In 1921 Briggs formally joined the nascent American Communist Party (CP). As the ABB increasingly merged ideologically and organizationally with the CP, Briggs, along with fellow Harlem radicals Otto Huiswood and Claude McKay, became a critical bridge between black communities and the Communist movement, an association that would grow in both numbers and significance over the next two decades. Briggs’ conversion to revolutionary socialism drew him into a public feud with Marcus Garvey and the Universal Negro Improvement Association in the early 1920s. Briggs castigated Garvey’s brand of black nationalism for its capitalist overtones and ultimately cooperated with federal authorities investigating Garvey for mail fraud. Briggs’ influence in Party circles declined rapidly in mid decade as the CP shifted its focus away from the community based revolutionary nationalism of the ABB and toward the labor movement and the newly formed American Negro Labor Congress.

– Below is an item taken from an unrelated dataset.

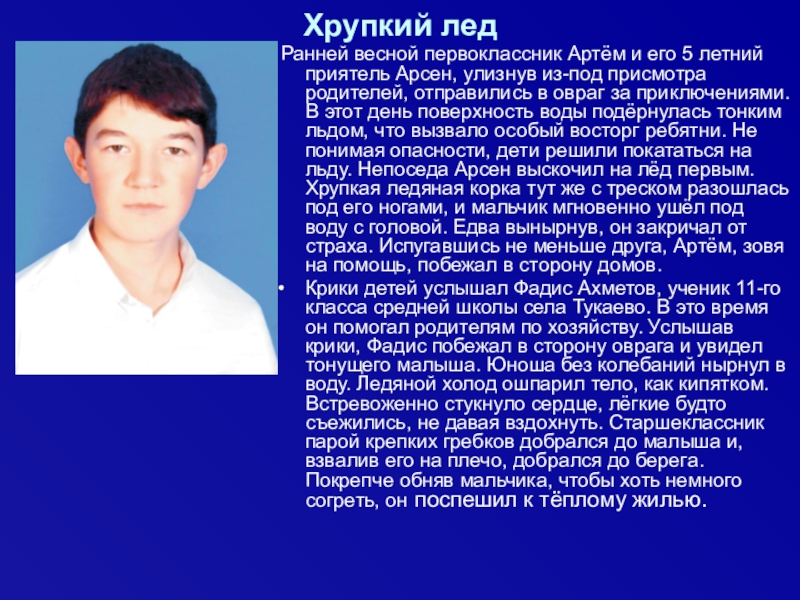 Хрупкий лед

Ранней весной первоклассник Артём и его 5 летний приятель Арсен, улизнув из-под присмотра родителей, отправились в овраг за приключениями. В этот день поверхность воды подёрнулась тонким льдом, что вызвало особый восторг ребятни. Не понимая опасности, дети решили покататься на льду. Непоседа Арсен выскочил на лёд первым. Хрупкая ледяная корка тут же с треском разошлась под его ногами, и мальчик мгновенно ушёл под воду с головой. Едва вынырнув, он закричал от страха. Испугавшись не меньше друга, Артём, зовя на помощь, побежал в сторону домов.

• Крики детей услышал Фадис Ахметов, ученик 11-го класса средней школы села Тукаево. В это время он помогал родителям по хозяйству. Услышав крики, Фадис побежал в сторону оврага и увидел тонущего малыша. Юноша без колебаний нырнул в воду. Ледяной холод ошпарил тело, как кипятком. Встревоженно стукнуло сердце, лёгкие будто съежились, не давая вздохнуть. Старшеклассник парой крепких гребков добрался до малыша и, взвалив его на плечо, добрался до берега. Покрепче обняв мальчика, чтобы хоть немного согреть, он поспешил к тёплому жилью.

Despite a brief resurgence in 1929, when he assumed a major role in directing the Party’s campaign against vestiges of racial chauvinism within Party ranks, Briggs was increasingly marginalized and accused of sectarianism. Briggs’ removal from the editorship of the League of Struggle for Negro Rights’ Harlem Liberator in 1933 and the Party’s ideological turn toward the Popular Front in the mid 1930s effectively signaled the end of his influence in radical politics.